EXTRAIT DU DOCUMENT:

==========

17 Mai 2025
La grâce ! Une heure et quarante cinq minutes de pure grâce et d’épure !
Et si hier, au Bataclan, j’avais assisté au concert jazz de l’année ?
Elle, c’est l’une de mes héroïnes absolues !
Elle, c’est l’une des plus grandes contrebassistes au monde. Je la tiens pour l’égale de Ron Carter, (si si…), Christian Mc Bride ou Avishai Cohen.
Barack et Michelle Obama sont d’accord avec moi, qui l’avaient invitée à plusieurs reprises à jouer à la Maison Banche.
Elle, elle a déjà remporté quatre Grammy Awards, elle a été la première jazzwoman à remporter le Grammy Award du meilleur nouvel artiste.
Elle, elle est musicienne, chanteuse, compositrice, productrice, arrangeuse, actrice, mais aussi enseignante et pédagogue (elle a été à 20 ans la plus jeune enseignante du prestigieux Berklee College of Music.
C’est de plus une artiste engagée qui milite en faveur de plusieurs causes humanitaires importantes.
Esperanza Spalding se fait beaucoup trop rare en France, où le jazz est à la peine.
Son concert au Bataclan était donc attendu impatience par tous les fans. Son concert à Paris sera sa seule date française de l’année.
Esperanza Spalding, la surdouée qui arrive où on ne l’attend pas…
J’en veux notamment pour preuve ses deux derniers albums, où elle chantait en compagnie de l’immense pianiste Fred Hersch, un autre membre de mon panthéon personnel.
Dans son dernier opus en date, elle formait un autre duo avec une icône de la musique brésilienne, je veux parler de Milton Nascimento.
Comme si tout ceci ne suffisait pas, elle codirige des résidences de performances, d'enseignement, d'ateliers et de recherche en arts thérapeutiques, en collaboration avec des universités, çà Portland, sa ville natale, mais aussi des lieux artistiques américains et du monde entier.
Le concert commence avec Formwela 1.
Miss Spalding est seule, avec sa magnifique contrebasse quatre cordes, aux chevilles en bois.

==========

LIGNES DE DONNÉES:
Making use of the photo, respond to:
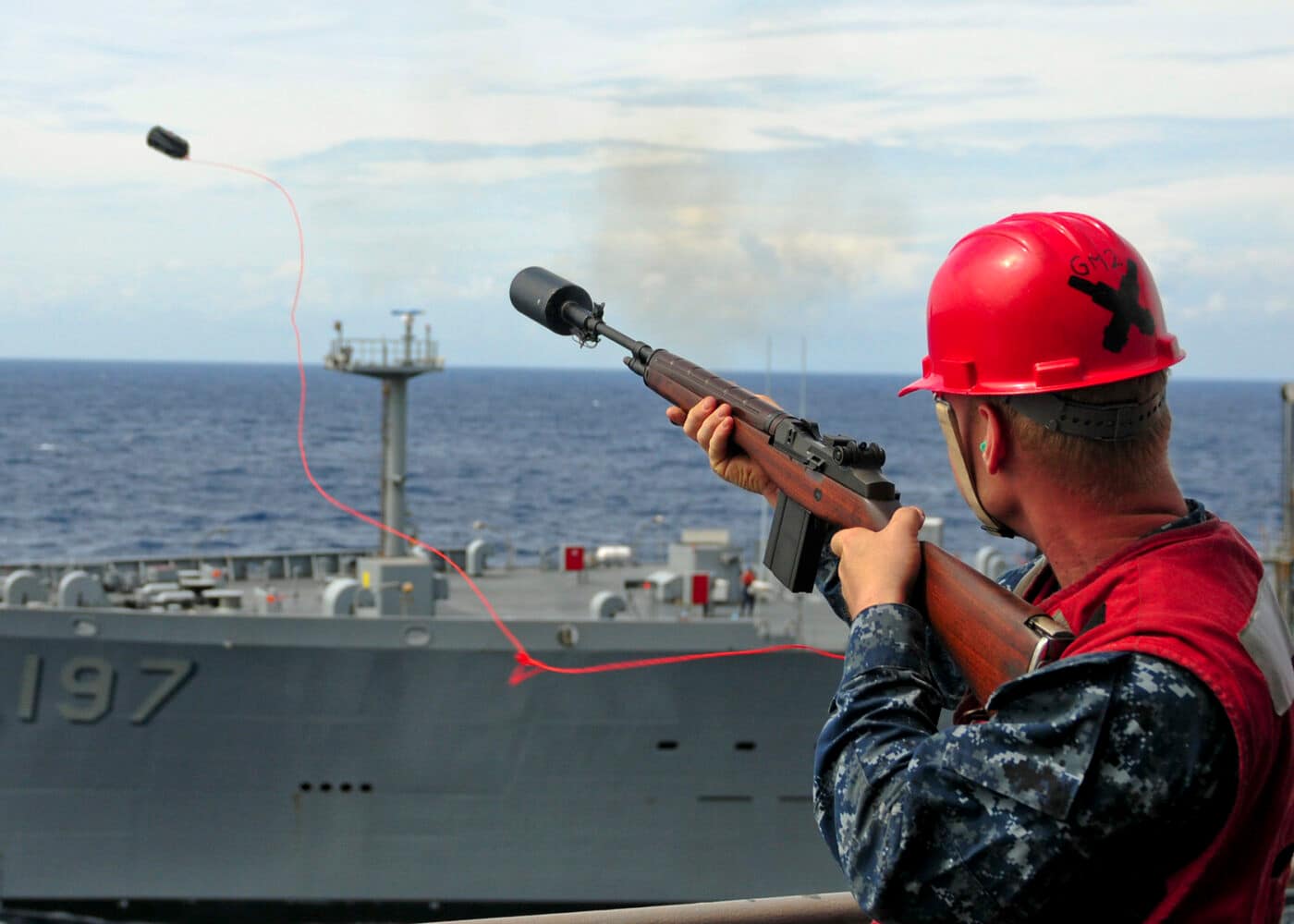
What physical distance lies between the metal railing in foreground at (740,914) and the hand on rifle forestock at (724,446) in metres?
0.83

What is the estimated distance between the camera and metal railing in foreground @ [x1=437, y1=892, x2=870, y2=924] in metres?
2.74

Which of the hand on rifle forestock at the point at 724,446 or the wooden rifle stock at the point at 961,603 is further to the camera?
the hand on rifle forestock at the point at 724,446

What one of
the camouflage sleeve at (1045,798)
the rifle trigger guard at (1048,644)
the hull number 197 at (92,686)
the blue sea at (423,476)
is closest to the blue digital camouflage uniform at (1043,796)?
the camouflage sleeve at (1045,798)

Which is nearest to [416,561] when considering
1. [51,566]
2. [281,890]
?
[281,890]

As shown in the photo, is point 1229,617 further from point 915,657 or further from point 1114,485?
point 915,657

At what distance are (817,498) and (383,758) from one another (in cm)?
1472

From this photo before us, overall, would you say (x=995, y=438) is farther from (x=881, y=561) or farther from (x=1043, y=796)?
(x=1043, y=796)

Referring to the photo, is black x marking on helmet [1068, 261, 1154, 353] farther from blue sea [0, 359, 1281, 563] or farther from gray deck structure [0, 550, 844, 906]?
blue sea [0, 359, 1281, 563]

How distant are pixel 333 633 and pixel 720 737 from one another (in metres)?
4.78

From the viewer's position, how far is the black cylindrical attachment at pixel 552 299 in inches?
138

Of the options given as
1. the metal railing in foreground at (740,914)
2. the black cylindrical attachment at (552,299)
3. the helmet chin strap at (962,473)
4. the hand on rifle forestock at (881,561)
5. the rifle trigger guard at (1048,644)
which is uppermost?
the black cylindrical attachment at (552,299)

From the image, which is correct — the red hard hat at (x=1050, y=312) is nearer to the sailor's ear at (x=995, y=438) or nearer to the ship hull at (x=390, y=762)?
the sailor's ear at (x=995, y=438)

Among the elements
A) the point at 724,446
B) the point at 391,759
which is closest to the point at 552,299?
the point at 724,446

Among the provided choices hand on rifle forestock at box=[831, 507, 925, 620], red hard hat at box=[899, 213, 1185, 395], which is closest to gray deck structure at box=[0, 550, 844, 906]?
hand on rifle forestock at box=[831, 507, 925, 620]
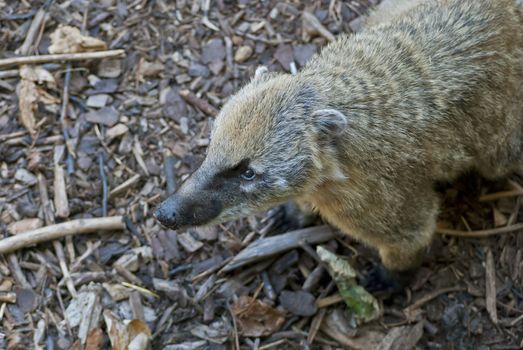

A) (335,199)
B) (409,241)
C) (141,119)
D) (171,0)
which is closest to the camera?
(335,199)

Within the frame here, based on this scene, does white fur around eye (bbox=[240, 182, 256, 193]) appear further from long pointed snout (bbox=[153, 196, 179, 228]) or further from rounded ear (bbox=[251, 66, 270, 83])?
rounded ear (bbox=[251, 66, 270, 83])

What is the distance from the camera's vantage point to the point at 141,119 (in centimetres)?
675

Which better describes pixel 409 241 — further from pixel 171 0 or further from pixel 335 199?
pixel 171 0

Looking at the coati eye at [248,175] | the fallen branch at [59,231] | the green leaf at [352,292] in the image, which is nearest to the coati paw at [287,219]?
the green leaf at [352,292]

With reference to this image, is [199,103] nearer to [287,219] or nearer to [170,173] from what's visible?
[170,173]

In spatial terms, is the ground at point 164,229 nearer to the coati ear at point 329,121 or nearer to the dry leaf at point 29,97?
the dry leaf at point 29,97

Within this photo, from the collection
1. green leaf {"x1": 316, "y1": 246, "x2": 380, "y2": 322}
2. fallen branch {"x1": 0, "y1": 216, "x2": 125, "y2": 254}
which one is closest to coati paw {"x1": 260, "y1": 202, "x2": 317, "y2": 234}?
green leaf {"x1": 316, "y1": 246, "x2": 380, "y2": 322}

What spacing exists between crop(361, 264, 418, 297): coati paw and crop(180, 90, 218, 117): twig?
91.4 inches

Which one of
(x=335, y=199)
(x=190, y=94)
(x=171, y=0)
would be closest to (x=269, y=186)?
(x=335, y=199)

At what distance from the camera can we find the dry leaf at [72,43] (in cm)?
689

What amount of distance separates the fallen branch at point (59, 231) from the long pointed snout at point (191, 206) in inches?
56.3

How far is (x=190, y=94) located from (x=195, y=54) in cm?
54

==========

CONSIGNE:
Poursuivez le récit du concert d'Esperanza Spalding au Bataclan, placé plus haut, à partir de sa dernière phrase.

RÉPONSE:
La composition est extraite de l’album Songwrights Apothecary Lab, paru en 2021, qui comprend douze titres pour assurer comme un effet thérapeutique à ceux qui écoutent cette musique.
L’idée était de désamorcer les effets nocifs de la pandémie que l’on sait.
Nous, nous comprenons que nous allons vivre un immense moment musical.
Comment ne pas s’émerveiller encore et toujours de la fabuleuse technique, de la merveilleuse délicatesse d’Esperanza Spalding, toujours au service de l’émotion la plus pure ?
Elle est fascinante.
Certes, c’est l’une des plus grandes techniciennes mondiales de l’instrument, mais elle chante également d’une façon magnifique.
De sa voix chaude, claire, qui se teinte parfois d’un léger et subtil voile, elle nous fascine.
La tessiture est impressionnante, tout comme les sauts dans les aigus, lorsqu’elle se joue avec une facilité déconcertante des intervalles importants.
Elle chante et elle joue simultanément, ce qui représente une véritable performance artistique.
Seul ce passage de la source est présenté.